[begin Document text]
If you choose to remain obsessive, feel free to play through the game three or four times just to see everything. But remember, your friends and family will judge you.
5. Exploring in RPGs is always so plodding!
The extreme whittling down of exploration elements is Riviera's greatest departure from RPG tradition. Your characters move from screen to screen of every level like characters in a board game. Each "square" in a level can have up to four things to examine, corresponding to the four cardinal directions of the GBA's D-pad. Examining these objects of interest requires Trigger Points (TP), a finite resource which can only be regained through performing well during battles or during a grading process at the end of a level. Exploration can yield treasure or stat increases through quick-time events (think Resident Evil 4?); it can also give you bits of information about your location or character skits reminiscent of Namco's Tales series. Riviera cuts out the middleman and passes the savings on to you!
6. RPGs are full of cliché characters and derivative stories!
Can't help you here. Riviera is probably the tenth consecutive Atlus game to use the concept of the Yggdrasil tree. But, out of all mythologies, Norse is the most fun to steal from.
7. As an RPG fan, I fear change!
This is to be expected. Of all genres in gaming, the Japanese RPG has likely changed the least since its inception -- but the fans don't really seem to mind. Attempts to turn the genre on its ear, like in Breath of Fire: Dragon Quarter, are largely derided by RPGers who just want the gameplay they've grown accustomed to for the past 20 years. Riviera, while not perfect, at least recognizes the flaws of its ancestors and tries to do something about them. RPG designers of the future probably won't be influenced by Riviera, but we should all hope that they realize tradition for the sake of tradition is limiting their audience...as well as the potential for their games.
[end Document text]
» **What you should do**: Copy word for word the section of the Riviera article that starts at "If you choose" and ends after "always so plodding!".
[begin Data provided]
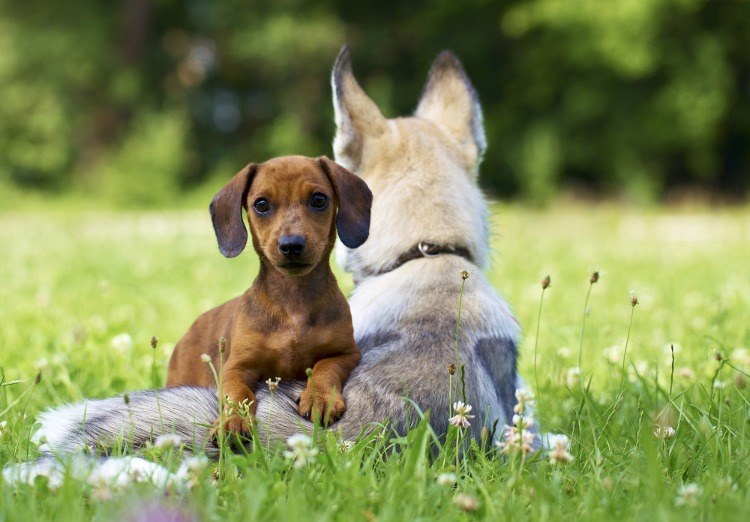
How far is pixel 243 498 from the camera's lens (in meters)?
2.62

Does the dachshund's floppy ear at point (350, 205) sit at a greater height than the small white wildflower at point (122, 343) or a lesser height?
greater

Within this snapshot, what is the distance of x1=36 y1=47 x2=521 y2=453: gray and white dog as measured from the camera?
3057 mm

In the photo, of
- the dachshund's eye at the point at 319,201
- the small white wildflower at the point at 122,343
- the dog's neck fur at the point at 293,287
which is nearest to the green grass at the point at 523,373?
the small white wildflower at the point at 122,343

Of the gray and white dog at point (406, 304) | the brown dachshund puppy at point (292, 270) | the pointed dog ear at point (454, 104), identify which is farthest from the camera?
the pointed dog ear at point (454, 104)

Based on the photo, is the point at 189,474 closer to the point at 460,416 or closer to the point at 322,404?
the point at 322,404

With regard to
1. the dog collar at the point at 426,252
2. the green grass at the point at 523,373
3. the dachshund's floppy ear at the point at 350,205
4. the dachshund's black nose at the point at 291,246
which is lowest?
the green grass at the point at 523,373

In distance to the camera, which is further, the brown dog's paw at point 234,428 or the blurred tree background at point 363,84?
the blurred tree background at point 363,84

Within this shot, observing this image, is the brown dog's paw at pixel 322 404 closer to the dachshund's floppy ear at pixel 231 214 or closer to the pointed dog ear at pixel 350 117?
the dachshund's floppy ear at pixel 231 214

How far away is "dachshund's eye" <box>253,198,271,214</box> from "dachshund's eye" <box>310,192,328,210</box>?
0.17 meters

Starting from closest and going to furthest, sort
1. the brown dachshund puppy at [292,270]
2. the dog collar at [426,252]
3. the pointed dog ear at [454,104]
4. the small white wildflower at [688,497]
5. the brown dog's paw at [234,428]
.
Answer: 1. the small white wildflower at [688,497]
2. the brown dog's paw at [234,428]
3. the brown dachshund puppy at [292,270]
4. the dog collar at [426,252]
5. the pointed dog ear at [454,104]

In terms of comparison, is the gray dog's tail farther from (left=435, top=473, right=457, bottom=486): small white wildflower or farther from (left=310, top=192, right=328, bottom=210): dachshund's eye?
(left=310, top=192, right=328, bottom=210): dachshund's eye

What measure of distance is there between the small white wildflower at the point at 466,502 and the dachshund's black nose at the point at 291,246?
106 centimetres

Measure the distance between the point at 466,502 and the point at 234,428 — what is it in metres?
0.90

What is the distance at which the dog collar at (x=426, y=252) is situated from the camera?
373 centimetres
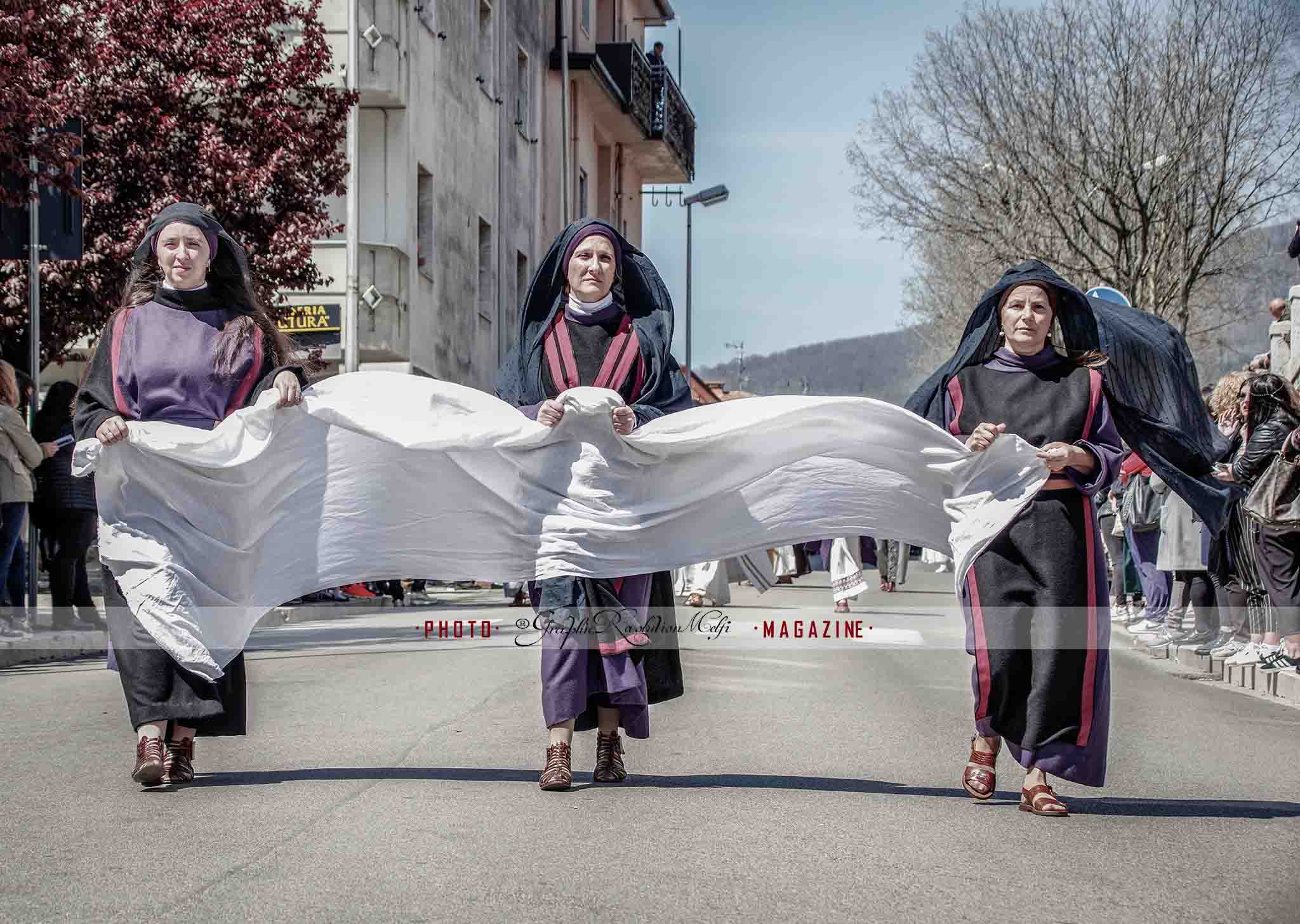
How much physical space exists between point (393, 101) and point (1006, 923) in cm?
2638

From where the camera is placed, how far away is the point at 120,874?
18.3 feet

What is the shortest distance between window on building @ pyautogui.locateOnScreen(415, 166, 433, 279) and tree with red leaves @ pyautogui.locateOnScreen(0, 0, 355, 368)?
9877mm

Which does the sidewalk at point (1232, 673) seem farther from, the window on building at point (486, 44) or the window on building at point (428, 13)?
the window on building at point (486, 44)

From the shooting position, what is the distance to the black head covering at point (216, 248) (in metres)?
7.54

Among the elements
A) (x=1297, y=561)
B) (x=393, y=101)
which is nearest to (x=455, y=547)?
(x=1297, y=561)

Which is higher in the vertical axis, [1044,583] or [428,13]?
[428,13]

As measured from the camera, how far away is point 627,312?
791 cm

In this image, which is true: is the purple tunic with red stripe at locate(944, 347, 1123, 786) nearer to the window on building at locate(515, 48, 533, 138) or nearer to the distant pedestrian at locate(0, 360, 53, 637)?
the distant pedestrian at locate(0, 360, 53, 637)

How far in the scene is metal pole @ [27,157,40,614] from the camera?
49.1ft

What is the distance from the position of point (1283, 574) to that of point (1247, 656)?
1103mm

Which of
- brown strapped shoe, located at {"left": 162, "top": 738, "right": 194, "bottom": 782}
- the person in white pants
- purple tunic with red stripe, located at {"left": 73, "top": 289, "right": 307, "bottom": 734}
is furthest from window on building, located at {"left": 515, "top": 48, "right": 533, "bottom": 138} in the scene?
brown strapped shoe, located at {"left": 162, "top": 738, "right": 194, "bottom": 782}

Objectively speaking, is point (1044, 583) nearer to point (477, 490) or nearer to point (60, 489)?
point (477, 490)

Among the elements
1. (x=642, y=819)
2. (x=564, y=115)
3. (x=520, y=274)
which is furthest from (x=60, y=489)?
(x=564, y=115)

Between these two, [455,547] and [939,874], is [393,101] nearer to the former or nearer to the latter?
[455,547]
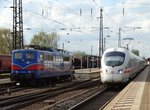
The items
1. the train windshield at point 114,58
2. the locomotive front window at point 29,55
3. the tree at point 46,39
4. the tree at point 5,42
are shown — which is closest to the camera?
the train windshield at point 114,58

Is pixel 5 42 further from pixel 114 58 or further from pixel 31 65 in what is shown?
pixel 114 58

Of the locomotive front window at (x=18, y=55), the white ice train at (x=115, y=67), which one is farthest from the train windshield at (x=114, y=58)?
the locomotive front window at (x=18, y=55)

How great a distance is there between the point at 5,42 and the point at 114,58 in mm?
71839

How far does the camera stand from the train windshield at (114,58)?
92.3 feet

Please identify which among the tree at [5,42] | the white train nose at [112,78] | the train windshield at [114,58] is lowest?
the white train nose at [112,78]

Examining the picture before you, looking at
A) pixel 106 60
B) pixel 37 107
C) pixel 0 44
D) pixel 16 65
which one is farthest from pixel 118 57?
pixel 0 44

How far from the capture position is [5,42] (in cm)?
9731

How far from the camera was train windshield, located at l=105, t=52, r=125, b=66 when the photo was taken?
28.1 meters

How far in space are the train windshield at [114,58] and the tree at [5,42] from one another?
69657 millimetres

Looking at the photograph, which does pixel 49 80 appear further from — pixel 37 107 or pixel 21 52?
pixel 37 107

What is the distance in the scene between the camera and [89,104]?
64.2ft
[end Data provided]
» **Answer in full**:
If you choose to remain obsessive, feel free to play through the game three or four times just to see everything. But remember, your friends and family will judge you.
5. Exploring in RPGs is always so plodding!